= Exercise description =
Below are some records; retype all of them exactly.

Stored records
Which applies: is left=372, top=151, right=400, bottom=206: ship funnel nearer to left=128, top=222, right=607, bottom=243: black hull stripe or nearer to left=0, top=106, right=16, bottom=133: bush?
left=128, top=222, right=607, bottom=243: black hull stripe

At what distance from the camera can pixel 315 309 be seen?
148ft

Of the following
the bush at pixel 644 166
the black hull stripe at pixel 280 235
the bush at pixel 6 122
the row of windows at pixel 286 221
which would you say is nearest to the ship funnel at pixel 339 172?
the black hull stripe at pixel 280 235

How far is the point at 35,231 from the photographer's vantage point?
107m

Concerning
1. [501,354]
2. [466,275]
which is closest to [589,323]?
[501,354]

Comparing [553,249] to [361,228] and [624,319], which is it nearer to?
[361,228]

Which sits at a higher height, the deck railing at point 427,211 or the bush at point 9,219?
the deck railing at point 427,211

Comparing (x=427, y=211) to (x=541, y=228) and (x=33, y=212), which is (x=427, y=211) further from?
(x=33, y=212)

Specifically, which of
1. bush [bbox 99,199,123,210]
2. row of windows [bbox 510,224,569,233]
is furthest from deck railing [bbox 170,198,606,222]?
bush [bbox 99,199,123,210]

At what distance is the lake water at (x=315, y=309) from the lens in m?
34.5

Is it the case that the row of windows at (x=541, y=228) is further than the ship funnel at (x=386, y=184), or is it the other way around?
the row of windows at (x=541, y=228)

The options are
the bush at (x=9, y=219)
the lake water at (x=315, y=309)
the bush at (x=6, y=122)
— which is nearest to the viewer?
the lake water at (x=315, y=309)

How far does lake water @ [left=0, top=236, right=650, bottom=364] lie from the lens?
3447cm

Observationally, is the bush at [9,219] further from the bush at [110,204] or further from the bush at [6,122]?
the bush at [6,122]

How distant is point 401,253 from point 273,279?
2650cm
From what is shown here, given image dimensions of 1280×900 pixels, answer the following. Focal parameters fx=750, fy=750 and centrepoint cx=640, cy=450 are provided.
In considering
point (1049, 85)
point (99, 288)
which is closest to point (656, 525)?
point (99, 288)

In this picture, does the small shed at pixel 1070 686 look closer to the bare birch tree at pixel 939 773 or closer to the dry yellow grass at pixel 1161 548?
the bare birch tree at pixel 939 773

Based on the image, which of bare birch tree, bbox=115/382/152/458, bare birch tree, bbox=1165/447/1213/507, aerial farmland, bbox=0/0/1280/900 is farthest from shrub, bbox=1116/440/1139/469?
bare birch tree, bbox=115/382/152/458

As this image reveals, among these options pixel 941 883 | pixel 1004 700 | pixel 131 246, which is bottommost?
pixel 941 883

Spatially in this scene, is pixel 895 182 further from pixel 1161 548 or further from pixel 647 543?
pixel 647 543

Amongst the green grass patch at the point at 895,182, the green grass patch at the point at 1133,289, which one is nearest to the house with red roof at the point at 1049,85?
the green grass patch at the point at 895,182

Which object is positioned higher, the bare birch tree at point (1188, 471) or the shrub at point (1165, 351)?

= Result of this exercise =
Which applies: is left=372, top=151, right=400, bottom=206: ship funnel nearer to left=128, top=222, right=607, bottom=243: black hull stripe or nearer to left=0, top=106, right=16, bottom=133: bush?
left=128, top=222, right=607, bottom=243: black hull stripe

At what distance from the camera can pixel 315 309 be seen?
148ft

Of the following
the bush at pixel 644 166
the black hull stripe at pixel 280 235
the bush at pixel 6 122
the row of windows at pixel 286 221
which would you say is nearest to the ship funnel at pixel 339 172?
the black hull stripe at pixel 280 235

How far is the point at 35,231 from the photographer's vantage point?
107m

Concerning
1. [501,354]
2. [466,275]
which is closest to [589,323]?
[501,354]

Comparing [553,249] to [361,228] and [624,319], which is it nearer to?
[361,228]

Which sits at a higher height, the deck railing at point 427,211 or the bush at point 9,219?
the deck railing at point 427,211

Comparing (x=427, y=211) to (x=541, y=228) and (x=33, y=212), which is (x=427, y=211) further from?
(x=33, y=212)

Specifically, which of
1. bush [bbox 99,199,123,210]
2. row of windows [bbox 510,224,569,233]
is furthest from deck railing [bbox 170,198,606,222]?
bush [bbox 99,199,123,210]

At what distance is the lake water at (x=315, y=309) from the lens in m?
34.5

Is it the case that the row of windows at (x=541, y=228) is further than the ship funnel at (x=386, y=184), or is it the other way around?
the row of windows at (x=541, y=228)

The options are
the bush at (x=9, y=219)
the lake water at (x=315, y=309)
the bush at (x=6, y=122)
— which is nearest to the viewer?
the lake water at (x=315, y=309)

How far does lake water @ [left=0, top=236, right=650, bottom=364] lie from the lens?
3447cm

Observationally, is the bush at [9,219] further from the bush at [110,204] or further from the bush at [6,122]?
the bush at [6,122]

How distant is point 401,253 from point 273,279?
2650cm
From what is shown here, given image dimensions of 1280×900 pixels, answer the following. Focal parameters fx=750, fy=750 and centrepoint cx=640, cy=450 are provided.
In considering
point (1049, 85)
point (99, 288)
which is closest to point (656, 525)?
point (99, 288)

In this picture, does the small shed at pixel 1070 686 look closer to the bare birch tree at pixel 939 773 or closer to the dry yellow grass at pixel 1161 548?
the bare birch tree at pixel 939 773

Based on the image, which of bare birch tree, bbox=115/382/152/458, bare birch tree, bbox=1165/447/1213/507, aerial farmland, bbox=0/0/1280/900 is farthest from shrub, bbox=1116/440/1139/469?
bare birch tree, bbox=115/382/152/458

As this image reveals, among these options pixel 941 883 | pixel 1004 700 | pixel 131 246, which is bottommost?
pixel 941 883

Spatially in this scene, is pixel 895 182 further from pixel 1161 548 or further from pixel 647 543?
pixel 647 543

Amongst the green grass patch at the point at 895,182, the green grass patch at the point at 1133,289, which one is nearest to the house with red roof at the point at 1049,85?
the green grass patch at the point at 895,182

Which object is positioned higher, the bare birch tree at point (1188, 471) or the shrub at point (1165, 351)?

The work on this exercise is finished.